Immerhin waren sie aufeinander angewiesen, gaben sich Halt und standen diese Sache hier gemeinsam durch. Er konnte es nicht riskieren, dass sie Angst vor ihm bekam und womöglich noch davonlief. Wobei, weit würde sie ja nicht kommen, dafür sorgte das Haus oder Amber oder Alastor schon. 

„Hunter, was ist los?", hörte er Jaydas Stimme, die jedoch ganz weit weg klang. Nur langsam schaffte er es, sich einigermaßen zu beruhigen und als er sich zu ihr umwandte, bemerkte er, dass sie aufgestanden und ein Stück zu ihm gekommen war. 

„Nichts, es... es ist nur unheimlich", winkte er ab, fühlte sich aber wie ein Kind, das dabei ertappt worden war, wie es einen Keks aus der Dose genommen hatte. Allerdings hatte er etwas Schlimmeres getan, etwas sehr viel Schlimmeres. 

„Ich denke, wir sollten versuchen, mit Amber zu sprechen. Sie ist vermutlich schon länger hier und sie wird wissen, was es damit auf sich hat", sagte sie und auch wenn das eine Chance war, wie sie hier herauskamen, schüttelte Hunter den Kopf. Geister, Dämonen – das war doch alles nur ein Hirngespinst! Allerdings... er selbst war Zeuge geworden, dass hier Dinge geschahen, die absolut nicht rational erklärbar waren. Ein ergebenes Seufzen entfuhr ihm. 

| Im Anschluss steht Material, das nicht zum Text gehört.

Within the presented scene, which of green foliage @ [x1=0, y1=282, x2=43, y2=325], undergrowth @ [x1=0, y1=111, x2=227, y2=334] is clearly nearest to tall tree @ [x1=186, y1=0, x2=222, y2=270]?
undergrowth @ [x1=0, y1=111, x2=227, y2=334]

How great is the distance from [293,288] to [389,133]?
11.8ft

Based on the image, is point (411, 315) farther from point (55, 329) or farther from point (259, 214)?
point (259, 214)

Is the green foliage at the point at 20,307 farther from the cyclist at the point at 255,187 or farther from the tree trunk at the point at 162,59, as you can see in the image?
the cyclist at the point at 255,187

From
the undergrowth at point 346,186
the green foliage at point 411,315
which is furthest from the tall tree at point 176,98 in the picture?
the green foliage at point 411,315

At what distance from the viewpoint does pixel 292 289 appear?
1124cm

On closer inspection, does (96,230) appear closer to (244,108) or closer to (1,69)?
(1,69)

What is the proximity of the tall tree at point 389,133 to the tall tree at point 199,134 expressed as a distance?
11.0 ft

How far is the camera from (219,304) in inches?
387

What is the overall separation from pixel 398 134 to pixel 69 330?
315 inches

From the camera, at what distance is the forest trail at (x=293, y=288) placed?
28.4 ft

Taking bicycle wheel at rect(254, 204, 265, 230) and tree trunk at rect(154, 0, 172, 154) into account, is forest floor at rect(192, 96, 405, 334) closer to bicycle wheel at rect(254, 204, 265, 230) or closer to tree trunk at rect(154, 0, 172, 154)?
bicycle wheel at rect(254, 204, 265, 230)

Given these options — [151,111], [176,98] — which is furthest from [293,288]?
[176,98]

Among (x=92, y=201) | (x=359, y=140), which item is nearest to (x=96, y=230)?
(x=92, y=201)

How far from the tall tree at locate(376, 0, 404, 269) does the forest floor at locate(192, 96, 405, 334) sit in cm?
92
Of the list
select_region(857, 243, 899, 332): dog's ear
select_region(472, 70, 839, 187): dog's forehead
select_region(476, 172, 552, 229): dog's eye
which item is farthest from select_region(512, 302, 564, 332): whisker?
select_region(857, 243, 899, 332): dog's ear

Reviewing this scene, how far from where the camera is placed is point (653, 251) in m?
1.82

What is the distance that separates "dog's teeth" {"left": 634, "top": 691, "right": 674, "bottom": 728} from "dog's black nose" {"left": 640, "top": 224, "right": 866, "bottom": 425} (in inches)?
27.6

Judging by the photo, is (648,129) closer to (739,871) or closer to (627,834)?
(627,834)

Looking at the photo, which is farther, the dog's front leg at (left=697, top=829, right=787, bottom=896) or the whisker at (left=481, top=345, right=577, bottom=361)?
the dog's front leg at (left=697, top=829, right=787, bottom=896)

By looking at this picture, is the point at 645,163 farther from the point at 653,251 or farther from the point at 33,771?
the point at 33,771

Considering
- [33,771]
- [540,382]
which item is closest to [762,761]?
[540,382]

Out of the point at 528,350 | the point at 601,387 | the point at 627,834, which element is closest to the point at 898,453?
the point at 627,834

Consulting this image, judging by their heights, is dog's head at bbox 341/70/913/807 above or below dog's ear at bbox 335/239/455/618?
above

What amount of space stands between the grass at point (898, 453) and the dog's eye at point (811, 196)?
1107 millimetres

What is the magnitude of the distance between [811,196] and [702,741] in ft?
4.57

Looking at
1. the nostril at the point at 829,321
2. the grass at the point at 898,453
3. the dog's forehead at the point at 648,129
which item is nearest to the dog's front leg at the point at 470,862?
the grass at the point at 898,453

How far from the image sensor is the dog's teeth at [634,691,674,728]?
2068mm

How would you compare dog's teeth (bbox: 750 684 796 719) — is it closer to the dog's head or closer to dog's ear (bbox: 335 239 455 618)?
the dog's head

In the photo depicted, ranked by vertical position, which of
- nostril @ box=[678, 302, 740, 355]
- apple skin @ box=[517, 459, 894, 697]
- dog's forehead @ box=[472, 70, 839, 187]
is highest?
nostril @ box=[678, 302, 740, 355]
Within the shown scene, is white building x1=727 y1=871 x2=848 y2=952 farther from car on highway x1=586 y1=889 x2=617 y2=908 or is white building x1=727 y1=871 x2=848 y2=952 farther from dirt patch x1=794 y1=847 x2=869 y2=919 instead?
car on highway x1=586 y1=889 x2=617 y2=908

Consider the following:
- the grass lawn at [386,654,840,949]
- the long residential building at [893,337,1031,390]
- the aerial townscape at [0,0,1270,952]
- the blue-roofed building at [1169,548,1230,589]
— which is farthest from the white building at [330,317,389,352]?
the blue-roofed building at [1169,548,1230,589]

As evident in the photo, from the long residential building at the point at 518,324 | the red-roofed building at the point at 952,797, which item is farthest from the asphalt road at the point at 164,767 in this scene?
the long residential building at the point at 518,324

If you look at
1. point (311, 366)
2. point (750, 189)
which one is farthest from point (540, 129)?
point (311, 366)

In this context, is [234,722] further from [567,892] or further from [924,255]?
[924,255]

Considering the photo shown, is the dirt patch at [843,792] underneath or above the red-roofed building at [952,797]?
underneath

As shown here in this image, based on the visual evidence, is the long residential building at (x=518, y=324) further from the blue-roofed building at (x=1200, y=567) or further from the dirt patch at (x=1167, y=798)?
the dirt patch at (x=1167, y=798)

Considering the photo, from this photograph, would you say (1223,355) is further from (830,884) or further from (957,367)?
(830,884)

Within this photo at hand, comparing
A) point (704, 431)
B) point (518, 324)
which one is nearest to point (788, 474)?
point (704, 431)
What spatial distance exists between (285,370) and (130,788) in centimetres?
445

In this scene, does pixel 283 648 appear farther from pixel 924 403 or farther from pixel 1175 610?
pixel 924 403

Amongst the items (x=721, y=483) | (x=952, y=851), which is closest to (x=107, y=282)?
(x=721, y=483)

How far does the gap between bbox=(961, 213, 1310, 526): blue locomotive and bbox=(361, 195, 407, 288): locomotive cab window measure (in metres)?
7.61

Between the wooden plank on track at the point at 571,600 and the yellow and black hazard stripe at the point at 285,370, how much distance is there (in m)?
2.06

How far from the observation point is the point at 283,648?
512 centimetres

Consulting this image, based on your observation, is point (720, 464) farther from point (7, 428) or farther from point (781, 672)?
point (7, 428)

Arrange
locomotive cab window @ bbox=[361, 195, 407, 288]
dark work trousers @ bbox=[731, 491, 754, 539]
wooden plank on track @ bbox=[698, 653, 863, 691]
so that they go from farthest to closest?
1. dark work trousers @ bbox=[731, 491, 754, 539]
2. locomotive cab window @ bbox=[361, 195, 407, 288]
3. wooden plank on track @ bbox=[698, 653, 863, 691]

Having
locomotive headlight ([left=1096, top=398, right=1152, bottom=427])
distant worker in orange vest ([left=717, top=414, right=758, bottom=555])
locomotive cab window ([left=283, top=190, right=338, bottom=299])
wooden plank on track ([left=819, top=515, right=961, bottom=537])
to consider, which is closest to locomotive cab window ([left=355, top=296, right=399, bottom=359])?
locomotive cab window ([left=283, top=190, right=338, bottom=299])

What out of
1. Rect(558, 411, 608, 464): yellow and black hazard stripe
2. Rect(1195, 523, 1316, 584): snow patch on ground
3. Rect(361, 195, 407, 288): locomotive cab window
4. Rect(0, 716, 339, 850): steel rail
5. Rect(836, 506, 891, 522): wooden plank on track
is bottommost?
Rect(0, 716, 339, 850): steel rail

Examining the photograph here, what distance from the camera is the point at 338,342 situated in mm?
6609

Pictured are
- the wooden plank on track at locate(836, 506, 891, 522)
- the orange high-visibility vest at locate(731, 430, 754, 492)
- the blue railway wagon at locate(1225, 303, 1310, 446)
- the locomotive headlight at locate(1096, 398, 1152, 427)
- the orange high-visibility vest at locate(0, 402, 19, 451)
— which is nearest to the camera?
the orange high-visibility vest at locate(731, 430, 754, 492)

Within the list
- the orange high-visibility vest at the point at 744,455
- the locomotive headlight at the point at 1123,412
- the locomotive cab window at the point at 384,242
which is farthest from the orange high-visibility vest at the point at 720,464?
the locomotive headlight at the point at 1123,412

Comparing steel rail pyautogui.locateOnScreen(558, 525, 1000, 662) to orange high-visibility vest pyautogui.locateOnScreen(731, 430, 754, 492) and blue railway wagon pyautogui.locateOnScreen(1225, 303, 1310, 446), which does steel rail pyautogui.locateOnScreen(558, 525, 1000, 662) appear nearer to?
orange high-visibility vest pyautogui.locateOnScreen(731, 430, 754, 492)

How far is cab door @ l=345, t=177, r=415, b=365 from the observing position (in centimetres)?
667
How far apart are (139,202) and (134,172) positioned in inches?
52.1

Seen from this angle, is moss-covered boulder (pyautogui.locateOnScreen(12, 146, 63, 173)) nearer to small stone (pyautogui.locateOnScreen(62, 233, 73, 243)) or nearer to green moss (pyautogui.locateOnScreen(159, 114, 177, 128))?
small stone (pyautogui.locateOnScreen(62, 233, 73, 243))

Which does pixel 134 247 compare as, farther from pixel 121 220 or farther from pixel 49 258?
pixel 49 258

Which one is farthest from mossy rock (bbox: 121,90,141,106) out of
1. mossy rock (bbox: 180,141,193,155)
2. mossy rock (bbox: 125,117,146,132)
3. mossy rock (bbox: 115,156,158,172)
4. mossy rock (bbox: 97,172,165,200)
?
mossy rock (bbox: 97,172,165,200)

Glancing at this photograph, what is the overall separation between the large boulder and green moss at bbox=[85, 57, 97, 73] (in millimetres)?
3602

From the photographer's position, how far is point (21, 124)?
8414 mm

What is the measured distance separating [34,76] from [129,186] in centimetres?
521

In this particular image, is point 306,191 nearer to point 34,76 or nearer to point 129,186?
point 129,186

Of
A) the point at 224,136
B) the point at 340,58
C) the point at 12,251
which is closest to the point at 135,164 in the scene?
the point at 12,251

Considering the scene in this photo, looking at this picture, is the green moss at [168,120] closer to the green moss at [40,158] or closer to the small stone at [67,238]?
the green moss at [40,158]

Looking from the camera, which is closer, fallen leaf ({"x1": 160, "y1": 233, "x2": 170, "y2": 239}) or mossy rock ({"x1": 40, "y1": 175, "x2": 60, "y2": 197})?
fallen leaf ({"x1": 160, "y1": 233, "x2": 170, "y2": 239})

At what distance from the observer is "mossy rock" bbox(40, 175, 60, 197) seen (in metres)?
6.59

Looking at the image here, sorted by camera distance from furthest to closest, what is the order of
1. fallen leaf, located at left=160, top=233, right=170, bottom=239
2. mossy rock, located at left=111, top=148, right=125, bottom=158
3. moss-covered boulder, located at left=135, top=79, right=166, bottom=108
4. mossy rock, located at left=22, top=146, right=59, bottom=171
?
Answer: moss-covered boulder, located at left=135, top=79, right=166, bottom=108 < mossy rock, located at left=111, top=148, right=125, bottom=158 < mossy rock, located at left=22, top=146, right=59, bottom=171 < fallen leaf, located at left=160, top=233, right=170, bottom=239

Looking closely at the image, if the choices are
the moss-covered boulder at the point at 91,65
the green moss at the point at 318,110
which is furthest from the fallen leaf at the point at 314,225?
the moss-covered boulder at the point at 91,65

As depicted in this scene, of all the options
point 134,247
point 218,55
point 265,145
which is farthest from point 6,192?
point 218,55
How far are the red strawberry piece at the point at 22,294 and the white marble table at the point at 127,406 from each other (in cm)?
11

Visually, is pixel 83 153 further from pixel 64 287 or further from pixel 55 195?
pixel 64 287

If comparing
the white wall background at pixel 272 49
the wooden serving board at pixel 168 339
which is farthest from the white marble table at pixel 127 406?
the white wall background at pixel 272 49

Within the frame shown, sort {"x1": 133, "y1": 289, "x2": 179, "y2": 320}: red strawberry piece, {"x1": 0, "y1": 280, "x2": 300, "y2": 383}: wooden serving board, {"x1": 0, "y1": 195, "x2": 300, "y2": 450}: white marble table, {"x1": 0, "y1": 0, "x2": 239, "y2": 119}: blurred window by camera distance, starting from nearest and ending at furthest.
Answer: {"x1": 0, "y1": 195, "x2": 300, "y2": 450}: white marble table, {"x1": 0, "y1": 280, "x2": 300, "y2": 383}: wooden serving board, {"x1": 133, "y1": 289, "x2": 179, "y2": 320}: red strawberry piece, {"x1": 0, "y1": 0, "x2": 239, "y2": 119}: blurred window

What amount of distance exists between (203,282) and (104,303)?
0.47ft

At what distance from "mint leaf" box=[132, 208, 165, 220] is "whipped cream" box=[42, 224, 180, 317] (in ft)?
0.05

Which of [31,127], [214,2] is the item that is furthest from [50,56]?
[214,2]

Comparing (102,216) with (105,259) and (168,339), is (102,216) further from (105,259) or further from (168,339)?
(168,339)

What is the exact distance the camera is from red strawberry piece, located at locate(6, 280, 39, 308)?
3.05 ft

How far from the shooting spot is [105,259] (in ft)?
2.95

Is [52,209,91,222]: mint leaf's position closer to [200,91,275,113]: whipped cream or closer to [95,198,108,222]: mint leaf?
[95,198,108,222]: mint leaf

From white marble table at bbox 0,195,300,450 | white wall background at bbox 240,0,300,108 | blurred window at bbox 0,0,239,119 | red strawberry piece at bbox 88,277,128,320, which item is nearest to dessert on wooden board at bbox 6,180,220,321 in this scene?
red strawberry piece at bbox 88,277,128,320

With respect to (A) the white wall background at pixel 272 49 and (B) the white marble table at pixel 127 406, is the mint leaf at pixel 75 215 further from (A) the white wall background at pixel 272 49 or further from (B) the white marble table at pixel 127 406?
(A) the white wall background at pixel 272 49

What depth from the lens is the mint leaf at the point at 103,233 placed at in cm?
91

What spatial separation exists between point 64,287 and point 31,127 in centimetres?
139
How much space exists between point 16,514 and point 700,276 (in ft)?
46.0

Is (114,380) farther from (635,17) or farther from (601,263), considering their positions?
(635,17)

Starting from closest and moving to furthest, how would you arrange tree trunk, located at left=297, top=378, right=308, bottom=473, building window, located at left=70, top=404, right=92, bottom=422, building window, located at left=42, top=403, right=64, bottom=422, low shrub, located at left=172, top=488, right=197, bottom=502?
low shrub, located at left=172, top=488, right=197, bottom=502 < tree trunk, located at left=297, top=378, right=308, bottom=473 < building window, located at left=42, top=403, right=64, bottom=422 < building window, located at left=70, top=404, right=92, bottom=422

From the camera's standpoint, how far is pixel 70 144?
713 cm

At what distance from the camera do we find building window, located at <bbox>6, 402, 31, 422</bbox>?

„Gut. Aber wie sollen wir das machen?", fragte er, noch immer ein wenig in Sorge, dass Jayda früher oder später sein Geheimnis erfahren würde. Jayda legte einen Finger ans Kinn, als würde sie überlegen. 

„Wir sollten einfach versuchen, sie zu rufen. Offensichtlich will sie auf sich aufmerksam machen durch diese ganzen Dinge", schlug Jayda vor, was Hunter innerlich lachen ließ. Allerdings nickte er, denn er wusste, dass sie keine andere Wahl hatten. 

„Okay, also willst du einfach ihren Namen rufen? Meinst du, sie zeigt sich dann?", fragte er unsicher, denn irgendwie war das alles auch etwas unheimlich. Immerhin wollte sie einen Geist rufen, um ihn zu fragen, was es mit diesem Dämon auf sich hatte. 

„Einen Versuche wäre es doch wert", sagte Jayda, allerdings zitterte ihre Stimme vor offensichtlicher Nervosität. Sie kam noch etwas näher an ihn heran, sodass sie nun mitten im Raum standen und griff vollkommen unerwartet nach seiner Hand. Hunter zuckte zurück, aber sie ließ ihn nicht los. Stattdessen schloss sie die Augen und atmete tief durch. 

„Amber, bitte hilf uns. Wir wissen, dass du bei uns bist", sagte Jayda im fatalistischen Tonfall einer hellseherischen Betrügerin. Hunter sah sich aufmerksam im Raum um, während Jaydas Augen noch immer geschlossen waren. Nichts geschah. Kein Windhauch, kein Luftflimmern, nichts. 

„Hat nicht geklappt", flüsterte er leise in Jaydas Richtung, die sogleich noch einen Versuch startete. Wieder nichts. Enttäuscht stieß sie die Luft aus und ließ seine Hand los. 

„Okay, das war vielleicht auch zu einfach", gab sie zu und stemmte die Hände in die Hüften. Plötzlich kam Hunter eine Idee. 

„Die meisten Erscheinungen sind doch abends oder nachts aufgetreten. Vielleicht sollten wir warten, bis es dunkel ist und es dann noch einmal versuchen", schlug er vor. Jayda nickte. 

„Ja, du hast recht", murmelte sie mehr zu sich selbst als zu ihm und schlenderte in Richtung ihres Sofas. Mit einem Stöhnen ließ sie sich darauf nieder und auch Hunter setzte sich. Sie hatten nun noch den ganzen Tag vor sich, den sie hoffentlich ohne weitere Begegnungen mit Alastor überstanden.